Spatial reasoning dataset excerpts

━━━━━━━━━━━━━━━━━━━━

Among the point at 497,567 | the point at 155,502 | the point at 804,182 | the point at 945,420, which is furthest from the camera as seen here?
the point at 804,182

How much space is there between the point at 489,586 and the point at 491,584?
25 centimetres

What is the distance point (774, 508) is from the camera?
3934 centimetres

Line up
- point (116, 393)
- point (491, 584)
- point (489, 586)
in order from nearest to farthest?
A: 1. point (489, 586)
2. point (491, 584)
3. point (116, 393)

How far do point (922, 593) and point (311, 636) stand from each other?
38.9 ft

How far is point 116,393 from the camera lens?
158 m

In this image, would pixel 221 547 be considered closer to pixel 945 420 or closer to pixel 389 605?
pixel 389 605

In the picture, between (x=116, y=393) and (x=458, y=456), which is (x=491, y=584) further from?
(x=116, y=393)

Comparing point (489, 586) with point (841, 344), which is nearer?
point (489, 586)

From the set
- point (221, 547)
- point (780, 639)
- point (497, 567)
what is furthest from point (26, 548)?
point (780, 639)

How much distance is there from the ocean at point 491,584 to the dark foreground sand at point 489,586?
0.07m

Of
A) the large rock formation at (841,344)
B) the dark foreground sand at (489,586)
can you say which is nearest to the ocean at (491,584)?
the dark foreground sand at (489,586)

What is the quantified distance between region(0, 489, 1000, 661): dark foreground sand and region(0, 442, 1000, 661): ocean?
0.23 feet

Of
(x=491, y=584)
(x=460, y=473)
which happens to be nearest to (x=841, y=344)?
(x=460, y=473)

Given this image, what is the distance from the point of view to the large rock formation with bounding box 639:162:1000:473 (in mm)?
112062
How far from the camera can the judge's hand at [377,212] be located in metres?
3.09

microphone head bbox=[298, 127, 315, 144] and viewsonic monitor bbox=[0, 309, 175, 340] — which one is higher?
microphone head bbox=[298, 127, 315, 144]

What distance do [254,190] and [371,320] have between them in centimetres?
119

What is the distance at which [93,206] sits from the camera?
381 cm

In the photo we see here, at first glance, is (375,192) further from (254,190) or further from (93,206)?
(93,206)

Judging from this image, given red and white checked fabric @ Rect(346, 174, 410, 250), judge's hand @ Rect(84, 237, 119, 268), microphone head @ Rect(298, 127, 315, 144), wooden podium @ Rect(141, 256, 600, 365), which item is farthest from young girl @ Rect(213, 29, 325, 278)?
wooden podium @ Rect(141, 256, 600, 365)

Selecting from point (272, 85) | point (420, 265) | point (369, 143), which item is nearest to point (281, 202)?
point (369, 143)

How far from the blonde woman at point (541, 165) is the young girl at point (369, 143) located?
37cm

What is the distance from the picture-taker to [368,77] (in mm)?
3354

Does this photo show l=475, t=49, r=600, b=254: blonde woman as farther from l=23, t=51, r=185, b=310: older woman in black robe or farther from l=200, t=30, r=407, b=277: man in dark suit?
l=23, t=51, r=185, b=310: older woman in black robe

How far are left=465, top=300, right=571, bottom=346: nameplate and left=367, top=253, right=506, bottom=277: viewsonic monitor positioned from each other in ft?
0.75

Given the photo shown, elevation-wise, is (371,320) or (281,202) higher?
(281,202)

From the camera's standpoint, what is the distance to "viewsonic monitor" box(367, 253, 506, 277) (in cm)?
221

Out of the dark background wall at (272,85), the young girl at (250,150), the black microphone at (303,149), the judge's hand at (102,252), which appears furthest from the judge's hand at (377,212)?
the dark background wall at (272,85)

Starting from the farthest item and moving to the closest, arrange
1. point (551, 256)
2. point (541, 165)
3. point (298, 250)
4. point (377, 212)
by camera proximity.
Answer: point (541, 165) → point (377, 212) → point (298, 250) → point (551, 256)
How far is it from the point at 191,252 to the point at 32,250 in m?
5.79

━━━━━━━━━━━━━━━━━━━━

Transcribe the material above word for word.

Among the point at 497,567 | the point at 155,502 | the point at 804,182 | the point at 945,420, which is furthest from the camera as seen here?
the point at 804,182

How much space is there between the point at 489,586 and the point at 491,584?
25 centimetres

What is the distance point (774, 508) is from the camera?
3934 centimetres

Line up
- point (116, 393)
- point (491, 584)
- point (489, 586)
in order from nearest to farthest?
A: 1. point (489, 586)
2. point (491, 584)
3. point (116, 393)

How far do point (922, 593) and point (311, 636) stand from each other?
38.9 ft

How far is point 116,393 from the camera lens?
158 m

In this image, would pixel 221 547 be considered closer to pixel 945 420 or closer to pixel 389 605?
pixel 389 605

In the picture, between (x=116, y=393) and (x=458, y=456), which is (x=491, y=584) further from?
(x=116, y=393)

Comparing point (489, 586) with point (841, 344), which is nearer?
point (489, 586)

From the set
- point (221, 547)
- point (780, 639)
- point (497, 567)
what is furthest from point (26, 548)?
point (780, 639)

How much distance is there from the ocean at point 491,584 to the dark foreground sand at point 489,586?
0.07m

Of
A) the large rock formation at (841,344)
B) the dark foreground sand at (489,586)
can you say which is nearest to the ocean at (491,584)?
the dark foreground sand at (489,586)

What is the quantified distance between region(0, 489, 1000, 661): dark foreground sand and region(0, 442, 1000, 661): ocean?
0.23 feet

Of
(x=491, y=584)
(x=460, y=473)
which happens to be nearest to (x=841, y=344)?
(x=460, y=473)

Given this image, what is the distance from the point of view to the large rock formation with bounding box 639:162:1000:473 (in mm)?
112062
How far from the camera can the judge's hand at [377,212] be located in metres?
3.09

microphone head bbox=[298, 127, 315, 144] and viewsonic monitor bbox=[0, 309, 175, 340] — which one is higher?
microphone head bbox=[298, 127, 315, 144]

What distance do [254,190] and [371,320] have between them in centimetres?
119

What is the distance at which [93,206] sits from the camera?
381 cm

In the photo we see here, at first glance, is (375,192) further from (254,190) or further from (93,206)?
(93,206)

Judging from this image, given red and white checked fabric @ Rect(346, 174, 410, 250), judge's hand @ Rect(84, 237, 119, 268), microphone head @ Rect(298, 127, 315, 144), wooden podium @ Rect(141, 256, 600, 365), which item is farthest from young girl @ Rect(213, 29, 325, 278)?
wooden podium @ Rect(141, 256, 600, 365)

Selecting from point (272, 85) | point (420, 265) | point (369, 143), which item is nearest to point (281, 202)?
point (369, 143)

How far from the blonde woman at point (541, 165) is the young girl at point (369, 143) located?
37cm

What is the distance from the picture-taker to [368,77] (in mm)?
3354

Does this photo show l=475, t=49, r=600, b=254: blonde woman as farther from l=23, t=51, r=185, b=310: older woman in black robe or farther from l=200, t=30, r=407, b=277: man in dark suit?
l=23, t=51, r=185, b=310: older woman in black robe

How far are left=465, top=300, right=571, bottom=346: nameplate and left=367, top=253, right=506, bottom=277: viewsonic monitor positioned from each other in ft?
0.75

Given the photo shown, elevation-wise, is (371,320) or (281,202) higher?
(281,202)

From the camera's standpoint, what is the distance to "viewsonic monitor" box(367, 253, 506, 277) (in cm)?
221

Out of the dark background wall at (272,85), the young girl at (250,150), the black microphone at (303,149), the judge's hand at (102,252), which appears furthest from the judge's hand at (377,212)?
the dark background wall at (272,85)

Starting from the farthest item and moving to the closest, arrange
1. point (551, 256)
2. point (541, 165)
3. point (298, 250)
4. point (377, 212)
by camera proximity.
Answer: point (541, 165) → point (377, 212) → point (298, 250) → point (551, 256)
How far is it from the point at 191,252 to the point at 32,250 in m?
5.79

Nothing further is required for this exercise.